2008 Sugihara Chiune and the Visas to Save Lives
Source: The Asia-Pacific Journal | Japan Focus Volume 6 | Issue 1 | Article ID 2640 | Jan 01, 2008
Mit freundlicher Erlaubnis von Japan Focus
Sugihara Chiune and the Visas to Save Lives:
Assessing the Efforts to Memorialize a Japanese Hero
After serving as a Japanese diplomat in Asia and Europe during the first half of the 20th century—helping negotiate with the Soviet Union to purchase the North Manchurian Railroad, saving thousands of Jews from the hands of the Nazis in Lithuania, and being interned in the Soviet Union for a year at the end of World War II—Sugihara Chiune was told by his superiors to resign from the Japanese Foreign Service in 1947.

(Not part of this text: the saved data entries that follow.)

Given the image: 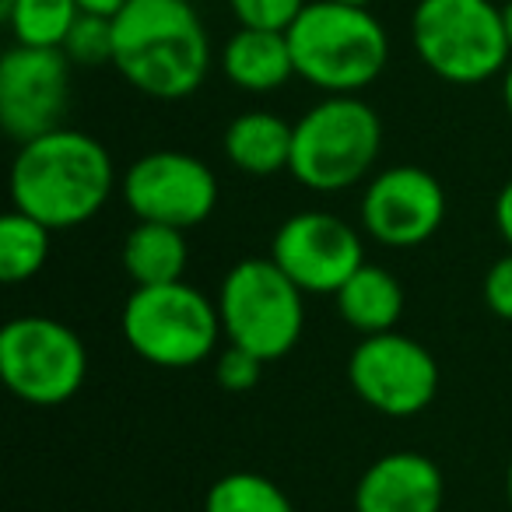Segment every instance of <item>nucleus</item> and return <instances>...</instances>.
I'll list each match as a JSON object with an SVG mask.
<instances>
[{
	"label": "nucleus",
	"instance_id": "nucleus-1",
	"mask_svg": "<svg viewBox=\"0 0 512 512\" xmlns=\"http://www.w3.org/2000/svg\"><path fill=\"white\" fill-rule=\"evenodd\" d=\"M113 67L148 99H190L211 71V39L190 0H130L113 18Z\"/></svg>",
	"mask_w": 512,
	"mask_h": 512
},
{
	"label": "nucleus",
	"instance_id": "nucleus-2",
	"mask_svg": "<svg viewBox=\"0 0 512 512\" xmlns=\"http://www.w3.org/2000/svg\"><path fill=\"white\" fill-rule=\"evenodd\" d=\"M116 186L113 155L85 130L57 127L18 148L11 165L15 211L32 214L53 232L92 221Z\"/></svg>",
	"mask_w": 512,
	"mask_h": 512
},
{
	"label": "nucleus",
	"instance_id": "nucleus-3",
	"mask_svg": "<svg viewBox=\"0 0 512 512\" xmlns=\"http://www.w3.org/2000/svg\"><path fill=\"white\" fill-rule=\"evenodd\" d=\"M295 74L327 95H358L390 60V36L383 22L362 4L309 0L288 29Z\"/></svg>",
	"mask_w": 512,
	"mask_h": 512
},
{
	"label": "nucleus",
	"instance_id": "nucleus-4",
	"mask_svg": "<svg viewBox=\"0 0 512 512\" xmlns=\"http://www.w3.org/2000/svg\"><path fill=\"white\" fill-rule=\"evenodd\" d=\"M411 43L435 78L463 88L505 74L512 53L495 0H418Z\"/></svg>",
	"mask_w": 512,
	"mask_h": 512
},
{
	"label": "nucleus",
	"instance_id": "nucleus-5",
	"mask_svg": "<svg viewBox=\"0 0 512 512\" xmlns=\"http://www.w3.org/2000/svg\"><path fill=\"white\" fill-rule=\"evenodd\" d=\"M379 151L383 123L376 109L358 95H327L295 123L288 172L313 193H341L369 176Z\"/></svg>",
	"mask_w": 512,
	"mask_h": 512
},
{
	"label": "nucleus",
	"instance_id": "nucleus-6",
	"mask_svg": "<svg viewBox=\"0 0 512 512\" xmlns=\"http://www.w3.org/2000/svg\"><path fill=\"white\" fill-rule=\"evenodd\" d=\"M221 330L228 344L278 362L299 344L306 327V292L271 256H249L225 274L218 288Z\"/></svg>",
	"mask_w": 512,
	"mask_h": 512
},
{
	"label": "nucleus",
	"instance_id": "nucleus-7",
	"mask_svg": "<svg viewBox=\"0 0 512 512\" xmlns=\"http://www.w3.org/2000/svg\"><path fill=\"white\" fill-rule=\"evenodd\" d=\"M123 341L158 369H190L214 355L221 341L218 302L186 281L134 288L123 306Z\"/></svg>",
	"mask_w": 512,
	"mask_h": 512
},
{
	"label": "nucleus",
	"instance_id": "nucleus-8",
	"mask_svg": "<svg viewBox=\"0 0 512 512\" xmlns=\"http://www.w3.org/2000/svg\"><path fill=\"white\" fill-rule=\"evenodd\" d=\"M0 376L25 404L57 407L85 386L88 351L67 323L18 316L0 330Z\"/></svg>",
	"mask_w": 512,
	"mask_h": 512
},
{
	"label": "nucleus",
	"instance_id": "nucleus-9",
	"mask_svg": "<svg viewBox=\"0 0 512 512\" xmlns=\"http://www.w3.org/2000/svg\"><path fill=\"white\" fill-rule=\"evenodd\" d=\"M348 383L372 411L386 418H414L439 393V362L421 341L386 330L362 337L351 351Z\"/></svg>",
	"mask_w": 512,
	"mask_h": 512
},
{
	"label": "nucleus",
	"instance_id": "nucleus-10",
	"mask_svg": "<svg viewBox=\"0 0 512 512\" xmlns=\"http://www.w3.org/2000/svg\"><path fill=\"white\" fill-rule=\"evenodd\" d=\"M127 211L137 221L197 228L218 207V176L186 151H148L120 179Z\"/></svg>",
	"mask_w": 512,
	"mask_h": 512
},
{
	"label": "nucleus",
	"instance_id": "nucleus-11",
	"mask_svg": "<svg viewBox=\"0 0 512 512\" xmlns=\"http://www.w3.org/2000/svg\"><path fill=\"white\" fill-rule=\"evenodd\" d=\"M271 260L306 295H337V288L365 264V242L362 232L337 214L302 211L278 225Z\"/></svg>",
	"mask_w": 512,
	"mask_h": 512
},
{
	"label": "nucleus",
	"instance_id": "nucleus-12",
	"mask_svg": "<svg viewBox=\"0 0 512 512\" xmlns=\"http://www.w3.org/2000/svg\"><path fill=\"white\" fill-rule=\"evenodd\" d=\"M71 60L64 50L11 46L0 60V123L18 144L64 127Z\"/></svg>",
	"mask_w": 512,
	"mask_h": 512
},
{
	"label": "nucleus",
	"instance_id": "nucleus-13",
	"mask_svg": "<svg viewBox=\"0 0 512 512\" xmlns=\"http://www.w3.org/2000/svg\"><path fill=\"white\" fill-rule=\"evenodd\" d=\"M446 221V190L421 165H393L362 193V228L386 249H414Z\"/></svg>",
	"mask_w": 512,
	"mask_h": 512
},
{
	"label": "nucleus",
	"instance_id": "nucleus-14",
	"mask_svg": "<svg viewBox=\"0 0 512 512\" xmlns=\"http://www.w3.org/2000/svg\"><path fill=\"white\" fill-rule=\"evenodd\" d=\"M446 477L439 463L414 449L379 456L355 484V512H442Z\"/></svg>",
	"mask_w": 512,
	"mask_h": 512
},
{
	"label": "nucleus",
	"instance_id": "nucleus-15",
	"mask_svg": "<svg viewBox=\"0 0 512 512\" xmlns=\"http://www.w3.org/2000/svg\"><path fill=\"white\" fill-rule=\"evenodd\" d=\"M221 71L239 92L267 95L285 88L295 74V57L288 46V32L271 29H239L225 43Z\"/></svg>",
	"mask_w": 512,
	"mask_h": 512
},
{
	"label": "nucleus",
	"instance_id": "nucleus-16",
	"mask_svg": "<svg viewBox=\"0 0 512 512\" xmlns=\"http://www.w3.org/2000/svg\"><path fill=\"white\" fill-rule=\"evenodd\" d=\"M292 137L295 123L281 120L278 113H267V109H249L225 127L221 148L239 172L264 179L292 165Z\"/></svg>",
	"mask_w": 512,
	"mask_h": 512
},
{
	"label": "nucleus",
	"instance_id": "nucleus-17",
	"mask_svg": "<svg viewBox=\"0 0 512 512\" xmlns=\"http://www.w3.org/2000/svg\"><path fill=\"white\" fill-rule=\"evenodd\" d=\"M337 309H341L344 323L362 337L386 334V330H397V320L404 313V288L386 267L365 260L337 288Z\"/></svg>",
	"mask_w": 512,
	"mask_h": 512
},
{
	"label": "nucleus",
	"instance_id": "nucleus-18",
	"mask_svg": "<svg viewBox=\"0 0 512 512\" xmlns=\"http://www.w3.org/2000/svg\"><path fill=\"white\" fill-rule=\"evenodd\" d=\"M186 260H190V246L183 228L137 221L123 239V271L134 281V288L183 281Z\"/></svg>",
	"mask_w": 512,
	"mask_h": 512
},
{
	"label": "nucleus",
	"instance_id": "nucleus-19",
	"mask_svg": "<svg viewBox=\"0 0 512 512\" xmlns=\"http://www.w3.org/2000/svg\"><path fill=\"white\" fill-rule=\"evenodd\" d=\"M53 249V228L25 211H8L0 218V281L22 285L46 267Z\"/></svg>",
	"mask_w": 512,
	"mask_h": 512
},
{
	"label": "nucleus",
	"instance_id": "nucleus-20",
	"mask_svg": "<svg viewBox=\"0 0 512 512\" xmlns=\"http://www.w3.org/2000/svg\"><path fill=\"white\" fill-rule=\"evenodd\" d=\"M4 18L18 46L64 50L74 22L81 18V8L78 0H11Z\"/></svg>",
	"mask_w": 512,
	"mask_h": 512
},
{
	"label": "nucleus",
	"instance_id": "nucleus-21",
	"mask_svg": "<svg viewBox=\"0 0 512 512\" xmlns=\"http://www.w3.org/2000/svg\"><path fill=\"white\" fill-rule=\"evenodd\" d=\"M204 512H295V505L271 477L232 470L207 488Z\"/></svg>",
	"mask_w": 512,
	"mask_h": 512
},
{
	"label": "nucleus",
	"instance_id": "nucleus-22",
	"mask_svg": "<svg viewBox=\"0 0 512 512\" xmlns=\"http://www.w3.org/2000/svg\"><path fill=\"white\" fill-rule=\"evenodd\" d=\"M64 53L78 67L113 64V18L81 11V18L74 22L71 36L64 43Z\"/></svg>",
	"mask_w": 512,
	"mask_h": 512
},
{
	"label": "nucleus",
	"instance_id": "nucleus-23",
	"mask_svg": "<svg viewBox=\"0 0 512 512\" xmlns=\"http://www.w3.org/2000/svg\"><path fill=\"white\" fill-rule=\"evenodd\" d=\"M309 0H228L239 29H271L288 32L295 18L306 11Z\"/></svg>",
	"mask_w": 512,
	"mask_h": 512
},
{
	"label": "nucleus",
	"instance_id": "nucleus-24",
	"mask_svg": "<svg viewBox=\"0 0 512 512\" xmlns=\"http://www.w3.org/2000/svg\"><path fill=\"white\" fill-rule=\"evenodd\" d=\"M264 365H267L264 358H256L253 351L228 344V348L218 355V362H214V379H218L221 390L246 393V390H253V386L260 383V372H264Z\"/></svg>",
	"mask_w": 512,
	"mask_h": 512
},
{
	"label": "nucleus",
	"instance_id": "nucleus-25",
	"mask_svg": "<svg viewBox=\"0 0 512 512\" xmlns=\"http://www.w3.org/2000/svg\"><path fill=\"white\" fill-rule=\"evenodd\" d=\"M484 302L498 320L512 323V249L498 256L484 274Z\"/></svg>",
	"mask_w": 512,
	"mask_h": 512
},
{
	"label": "nucleus",
	"instance_id": "nucleus-26",
	"mask_svg": "<svg viewBox=\"0 0 512 512\" xmlns=\"http://www.w3.org/2000/svg\"><path fill=\"white\" fill-rule=\"evenodd\" d=\"M491 214H495V228L498 235L505 239V246L512 249V179L498 190L495 197V207H491Z\"/></svg>",
	"mask_w": 512,
	"mask_h": 512
},
{
	"label": "nucleus",
	"instance_id": "nucleus-27",
	"mask_svg": "<svg viewBox=\"0 0 512 512\" xmlns=\"http://www.w3.org/2000/svg\"><path fill=\"white\" fill-rule=\"evenodd\" d=\"M127 4L130 0H78L81 11H92V15H106V18H116Z\"/></svg>",
	"mask_w": 512,
	"mask_h": 512
},
{
	"label": "nucleus",
	"instance_id": "nucleus-28",
	"mask_svg": "<svg viewBox=\"0 0 512 512\" xmlns=\"http://www.w3.org/2000/svg\"><path fill=\"white\" fill-rule=\"evenodd\" d=\"M502 102H505V109H509V116H512V64L505 67V74H502Z\"/></svg>",
	"mask_w": 512,
	"mask_h": 512
},
{
	"label": "nucleus",
	"instance_id": "nucleus-29",
	"mask_svg": "<svg viewBox=\"0 0 512 512\" xmlns=\"http://www.w3.org/2000/svg\"><path fill=\"white\" fill-rule=\"evenodd\" d=\"M502 22H505V36H509V46H512V0H502Z\"/></svg>",
	"mask_w": 512,
	"mask_h": 512
},
{
	"label": "nucleus",
	"instance_id": "nucleus-30",
	"mask_svg": "<svg viewBox=\"0 0 512 512\" xmlns=\"http://www.w3.org/2000/svg\"><path fill=\"white\" fill-rule=\"evenodd\" d=\"M505 495H509V505H512V460H509V470H505Z\"/></svg>",
	"mask_w": 512,
	"mask_h": 512
},
{
	"label": "nucleus",
	"instance_id": "nucleus-31",
	"mask_svg": "<svg viewBox=\"0 0 512 512\" xmlns=\"http://www.w3.org/2000/svg\"><path fill=\"white\" fill-rule=\"evenodd\" d=\"M337 4H362V8H369L372 0H337Z\"/></svg>",
	"mask_w": 512,
	"mask_h": 512
},
{
	"label": "nucleus",
	"instance_id": "nucleus-32",
	"mask_svg": "<svg viewBox=\"0 0 512 512\" xmlns=\"http://www.w3.org/2000/svg\"><path fill=\"white\" fill-rule=\"evenodd\" d=\"M8 4H11V0H0V11H4V8H8Z\"/></svg>",
	"mask_w": 512,
	"mask_h": 512
}]
</instances>
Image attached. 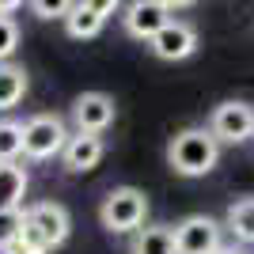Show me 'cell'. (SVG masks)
I'll return each mask as SVG.
<instances>
[{
	"label": "cell",
	"instance_id": "6da1fadb",
	"mask_svg": "<svg viewBox=\"0 0 254 254\" xmlns=\"http://www.w3.org/2000/svg\"><path fill=\"white\" fill-rule=\"evenodd\" d=\"M220 159V140L212 137V129L205 126H190V129H179L167 144V163L175 175L182 179H201L216 167Z\"/></svg>",
	"mask_w": 254,
	"mask_h": 254
},
{
	"label": "cell",
	"instance_id": "7a4b0ae2",
	"mask_svg": "<svg viewBox=\"0 0 254 254\" xmlns=\"http://www.w3.org/2000/svg\"><path fill=\"white\" fill-rule=\"evenodd\" d=\"M148 216V197L137 186H118L103 197V209H99V220H103L106 232H140V224Z\"/></svg>",
	"mask_w": 254,
	"mask_h": 254
},
{
	"label": "cell",
	"instance_id": "3957f363",
	"mask_svg": "<svg viewBox=\"0 0 254 254\" xmlns=\"http://www.w3.org/2000/svg\"><path fill=\"white\" fill-rule=\"evenodd\" d=\"M68 129L57 114H34L23 122V156L27 159H53L68 144Z\"/></svg>",
	"mask_w": 254,
	"mask_h": 254
},
{
	"label": "cell",
	"instance_id": "277c9868",
	"mask_svg": "<svg viewBox=\"0 0 254 254\" xmlns=\"http://www.w3.org/2000/svg\"><path fill=\"white\" fill-rule=\"evenodd\" d=\"M209 129L220 144H239V140L254 137V106L243 99H232V103H220L209 118Z\"/></svg>",
	"mask_w": 254,
	"mask_h": 254
},
{
	"label": "cell",
	"instance_id": "5b68a950",
	"mask_svg": "<svg viewBox=\"0 0 254 254\" xmlns=\"http://www.w3.org/2000/svg\"><path fill=\"white\" fill-rule=\"evenodd\" d=\"M167 23H175V4L171 0H137L122 15V27L140 42H152Z\"/></svg>",
	"mask_w": 254,
	"mask_h": 254
},
{
	"label": "cell",
	"instance_id": "8992f818",
	"mask_svg": "<svg viewBox=\"0 0 254 254\" xmlns=\"http://www.w3.org/2000/svg\"><path fill=\"white\" fill-rule=\"evenodd\" d=\"M220 220L212 216H186L182 224H175V251L179 254H216L220 251Z\"/></svg>",
	"mask_w": 254,
	"mask_h": 254
},
{
	"label": "cell",
	"instance_id": "52a82bcc",
	"mask_svg": "<svg viewBox=\"0 0 254 254\" xmlns=\"http://www.w3.org/2000/svg\"><path fill=\"white\" fill-rule=\"evenodd\" d=\"M27 228H31L38 239H42L46 247H61L64 239H68V232H72V220H68V209L57 201H38L27 209Z\"/></svg>",
	"mask_w": 254,
	"mask_h": 254
},
{
	"label": "cell",
	"instance_id": "ba28073f",
	"mask_svg": "<svg viewBox=\"0 0 254 254\" xmlns=\"http://www.w3.org/2000/svg\"><path fill=\"white\" fill-rule=\"evenodd\" d=\"M118 106L110 95H103V91H84V95L72 103V122H76V133H95V137H103V129L114 122Z\"/></svg>",
	"mask_w": 254,
	"mask_h": 254
},
{
	"label": "cell",
	"instance_id": "9c48e42d",
	"mask_svg": "<svg viewBox=\"0 0 254 254\" xmlns=\"http://www.w3.org/2000/svg\"><path fill=\"white\" fill-rule=\"evenodd\" d=\"M148 50L156 53L159 61H186V57H193V50H197V31H193L186 19H175L148 42Z\"/></svg>",
	"mask_w": 254,
	"mask_h": 254
},
{
	"label": "cell",
	"instance_id": "30bf717a",
	"mask_svg": "<svg viewBox=\"0 0 254 254\" xmlns=\"http://www.w3.org/2000/svg\"><path fill=\"white\" fill-rule=\"evenodd\" d=\"M110 11H114V0H84L64 19V31L72 34V38H95L103 31V23L110 19Z\"/></svg>",
	"mask_w": 254,
	"mask_h": 254
},
{
	"label": "cell",
	"instance_id": "8fae6325",
	"mask_svg": "<svg viewBox=\"0 0 254 254\" xmlns=\"http://www.w3.org/2000/svg\"><path fill=\"white\" fill-rule=\"evenodd\" d=\"M103 152H106L103 137H95V133H72V137H68V144H64V152H61V163H64V171L80 175V171L99 167Z\"/></svg>",
	"mask_w": 254,
	"mask_h": 254
},
{
	"label": "cell",
	"instance_id": "7c38bea8",
	"mask_svg": "<svg viewBox=\"0 0 254 254\" xmlns=\"http://www.w3.org/2000/svg\"><path fill=\"white\" fill-rule=\"evenodd\" d=\"M27 167L23 163H0V212H19L27 197Z\"/></svg>",
	"mask_w": 254,
	"mask_h": 254
},
{
	"label": "cell",
	"instance_id": "4fadbf2b",
	"mask_svg": "<svg viewBox=\"0 0 254 254\" xmlns=\"http://www.w3.org/2000/svg\"><path fill=\"white\" fill-rule=\"evenodd\" d=\"M133 254H179L175 251V228H167V224L140 228L133 239Z\"/></svg>",
	"mask_w": 254,
	"mask_h": 254
},
{
	"label": "cell",
	"instance_id": "5bb4252c",
	"mask_svg": "<svg viewBox=\"0 0 254 254\" xmlns=\"http://www.w3.org/2000/svg\"><path fill=\"white\" fill-rule=\"evenodd\" d=\"M23 95H27V72L23 64H0V110H11L19 106Z\"/></svg>",
	"mask_w": 254,
	"mask_h": 254
},
{
	"label": "cell",
	"instance_id": "9a60e30c",
	"mask_svg": "<svg viewBox=\"0 0 254 254\" xmlns=\"http://www.w3.org/2000/svg\"><path fill=\"white\" fill-rule=\"evenodd\" d=\"M228 232L239 239V243H254V197H243L228 209Z\"/></svg>",
	"mask_w": 254,
	"mask_h": 254
},
{
	"label": "cell",
	"instance_id": "2e32d148",
	"mask_svg": "<svg viewBox=\"0 0 254 254\" xmlns=\"http://www.w3.org/2000/svg\"><path fill=\"white\" fill-rule=\"evenodd\" d=\"M23 156V122L0 118V163H19Z\"/></svg>",
	"mask_w": 254,
	"mask_h": 254
},
{
	"label": "cell",
	"instance_id": "e0dca14e",
	"mask_svg": "<svg viewBox=\"0 0 254 254\" xmlns=\"http://www.w3.org/2000/svg\"><path fill=\"white\" fill-rule=\"evenodd\" d=\"M23 224H27V209L19 212H0V247H11L23 235Z\"/></svg>",
	"mask_w": 254,
	"mask_h": 254
},
{
	"label": "cell",
	"instance_id": "ac0fdd59",
	"mask_svg": "<svg viewBox=\"0 0 254 254\" xmlns=\"http://www.w3.org/2000/svg\"><path fill=\"white\" fill-rule=\"evenodd\" d=\"M15 46H19V27H15V19H11V15H0V64L11 61Z\"/></svg>",
	"mask_w": 254,
	"mask_h": 254
},
{
	"label": "cell",
	"instance_id": "d6986e66",
	"mask_svg": "<svg viewBox=\"0 0 254 254\" xmlns=\"http://www.w3.org/2000/svg\"><path fill=\"white\" fill-rule=\"evenodd\" d=\"M76 4H68V0H34L31 11L38 15V19H68L72 15Z\"/></svg>",
	"mask_w": 254,
	"mask_h": 254
},
{
	"label": "cell",
	"instance_id": "ffe728a7",
	"mask_svg": "<svg viewBox=\"0 0 254 254\" xmlns=\"http://www.w3.org/2000/svg\"><path fill=\"white\" fill-rule=\"evenodd\" d=\"M216 254H247V251H243V247H235V243H224Z\"/></svg>",
	"mask_w": 254,
	"mask_h": 254
},
{
	"label": "cell",
	"instance_id": "44dd1931",
	"mask_svg": "<svg viewBox=\"0 0 254 254\" xmlns=\"http://www.w3.org/2000/svg\"><path fill=\"white\" fill-rule=\"evenodd\" d=\"M8 11H19V4H15V0H4V4H0V15H8Z\"/></svg>",
	"mask_w": 254,
	"mask_h": 254
},
{
	"label": "cell",
	"instance_id": "7402d4cb",
	"mask_svg": "<svg viewBox=\"0 0 254 254\" xmlns=\"http://www.w3.org/2000/svg\"><path fill=\"white\" fill-rule=\"evenodd\" d=\"M0 254H15V251H11V247H0Z\"/></svg>",
	"mask_w": 254,
	"mask_h": 254
}]
</instances>
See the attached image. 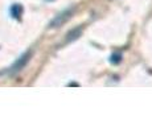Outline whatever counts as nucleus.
<instances>
[{"mask_svg":"<svg viewBox=\"0 0 152 132\" xmlns=\"http://www.w3.org/2000/svg\"><path fill=\"white\" fill-rule=\"evenodd\" d=\"M70 13H72V11H66V12H64L62 15H60V16H58L53 23H52V25L54 26V25H58V24H62V23L69 17V15H70Z\"/></svg>","mask_w":152,"mask_h":132,"instance_id":"1","label":"nucleus"},{"mask_svg":"<svg viewBox=\"0 0 152 132\" xmlns=\"http://www.w3.org/2000/svg\"><path fill=\"white\" fill-rule=\"evenodd\" d=\"M28 57H29V54H25V55H23V57L20 58V61H17V62L15 63V66L12 67V71H17V70H20V69H21V67L24 66V63L27 62Z\"/></svg>","mask_w":152,"mask_h":132,"instance_id":"2","label":"nucleus"},{"mask_svg":"<svg viewBox=\"0 0 152 132\" xmlns=\"http://www.w3.org/2000/svg\"><path fill=\"white\" fill-rule=\"evenodd\" d=\"M23 12V8L20 4H15L12 8H11V13H12L13 17H20V15Z\"/></svg>","mask_w":152,"mask_h":132,"instance_id":"3","label":"nucleus"}]
</instances>
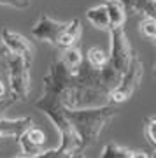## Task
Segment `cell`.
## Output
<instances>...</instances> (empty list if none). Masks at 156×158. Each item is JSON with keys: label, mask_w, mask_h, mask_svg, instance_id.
<instances>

Following his resignation, he worked for a trading company in Japan and subsequently in the Soviet Union, while keeping the memory of his past to himself. The postwar Japanese state too has subsequently kept his memory out of the official record. (The purchase of the Manchurian railroad, which is inscribed in the records, contains no mention of Sugihara.) One of the first stories about Sugihara to appear in the Japanese press was published in 1968, right after he was tracked down by Jehoshua Nishri, attaché at the Israeli Embassy in Tokyo and one of the beneficiaries of Sugihara’s acts. The national daily Asahi Shimbun reported that Israel had offered a full scholarship to Sugihara’s fourth son, Nobuki, to study at the Hebrew University in Jerusalem, and told at length how Sugihara had saved Jewish refugees during the war (Asahi Shimbun, August, 2, 1968). But such coverage was rare, and resulted in no initiative to commemorate Sugihara or his actions in Japan. Sugihara Chiune departed this world (July 31, 1986) for the most part in the way he came into it (January 1, 1900)—unknown to most of his countrymen. Much of what is known about him today in Japan was told after his death by his wife Yukiko, and his eldest son, Hiroki. Yukiko published a memoir in 1990. Choosing the title Rokusen nin no inochi no biza (Visas to save the lives of 6,000 people), she was determined that her late husband would be remembered in Japan for his acts to save Jews during World War II.